Skip to main content

GreaterUpperValley.com

A Few Fun Facts About Wind River Range

Jun 07, 2017 07:48PM ● By Melanie Heisinger

We recently featured the beauty of Wyoming's Wind River Range in our Summer 2017 issue and wanted you to know just a little bit more about it. Learn a little bit more about Wind River Range with a few fun facts in our online extra.

By Lisa Ballard

  • Geologically, the Winds are primarily granite, shaped by erosion and several ice ages that sculpted its impressive cirques.
  • The Winds contain more than 180 glaciers, including Gannett Glacier on the north side of Gannett Peak, the largest glacier in the Rocky Mountains.
  • The Winds include 48 peaks over 12,500 feet.
  • The headwaters of the Green River (the largest fork of the Colorado River) and the Big Sandy River flow from the west side of the range.
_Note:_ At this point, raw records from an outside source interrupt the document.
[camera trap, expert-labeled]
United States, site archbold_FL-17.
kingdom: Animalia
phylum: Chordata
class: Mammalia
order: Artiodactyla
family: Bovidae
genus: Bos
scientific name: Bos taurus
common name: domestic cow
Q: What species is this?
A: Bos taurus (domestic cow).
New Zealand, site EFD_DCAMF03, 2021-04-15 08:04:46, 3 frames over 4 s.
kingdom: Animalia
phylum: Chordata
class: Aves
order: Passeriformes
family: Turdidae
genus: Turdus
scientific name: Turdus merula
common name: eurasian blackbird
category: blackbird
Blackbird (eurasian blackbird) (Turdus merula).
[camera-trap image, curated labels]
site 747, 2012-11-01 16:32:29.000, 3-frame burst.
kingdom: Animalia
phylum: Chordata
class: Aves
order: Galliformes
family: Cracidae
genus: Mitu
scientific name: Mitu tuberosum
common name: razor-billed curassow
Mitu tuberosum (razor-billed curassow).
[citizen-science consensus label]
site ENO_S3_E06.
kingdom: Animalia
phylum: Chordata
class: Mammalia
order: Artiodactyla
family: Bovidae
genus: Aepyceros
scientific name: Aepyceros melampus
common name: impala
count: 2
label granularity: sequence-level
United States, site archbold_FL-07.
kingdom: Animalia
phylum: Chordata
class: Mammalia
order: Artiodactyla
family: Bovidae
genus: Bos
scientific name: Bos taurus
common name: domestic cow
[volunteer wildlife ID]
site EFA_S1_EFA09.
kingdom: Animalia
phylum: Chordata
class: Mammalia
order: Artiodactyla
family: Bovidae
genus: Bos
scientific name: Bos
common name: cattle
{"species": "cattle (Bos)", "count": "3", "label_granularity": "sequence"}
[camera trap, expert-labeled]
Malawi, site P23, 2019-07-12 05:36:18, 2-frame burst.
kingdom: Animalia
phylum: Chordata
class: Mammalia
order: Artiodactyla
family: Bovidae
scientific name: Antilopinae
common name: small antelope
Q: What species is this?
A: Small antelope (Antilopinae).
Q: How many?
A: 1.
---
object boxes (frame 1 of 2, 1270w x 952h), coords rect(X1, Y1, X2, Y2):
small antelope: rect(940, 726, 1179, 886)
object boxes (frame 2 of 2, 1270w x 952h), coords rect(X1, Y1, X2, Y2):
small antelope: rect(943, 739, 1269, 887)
The Wind River, which becomes the Bighorn River (the largest fork of the Yellowstone River), drains from the east side.
  • Most of the alpine lakes in the Winds were historically devoid of fish until 1907. Since then, especially during the 1920s and 1930s, many of those lakes were stocked by individuals, the USDA Forest Service, and the Wyoming Game & Fish Department. Today, anglers can find self-sustaining golden, brook, rainbow, and cutthroat trout, grayling, and mackinaws (lake trout), depending on where one casts a line.
  • The Oregon Trail crossed the Continental Divide at South Pass (7,412 feet), at the southern end of the Winds. Today, South Pass remains an animal migration route from one side of the range to the other.
  • No roads cross the Wind River Range north of South Pass until you reach Union Pass (9,210 feet) at the northern end of the range.

 

Humans in the Wind River Range

The Shoshone and Crow Indians are considered the first inhabitants of the Wind River Range, summering there as early as 9,000 years ago. A subtribe of the Shoshone, known as Sheepeaters, lived in caves and wikiups (wood-framed huts covered with brush) at elevations over 10,000 feet, where they harvested pine nuts and hunted bighorn sheep.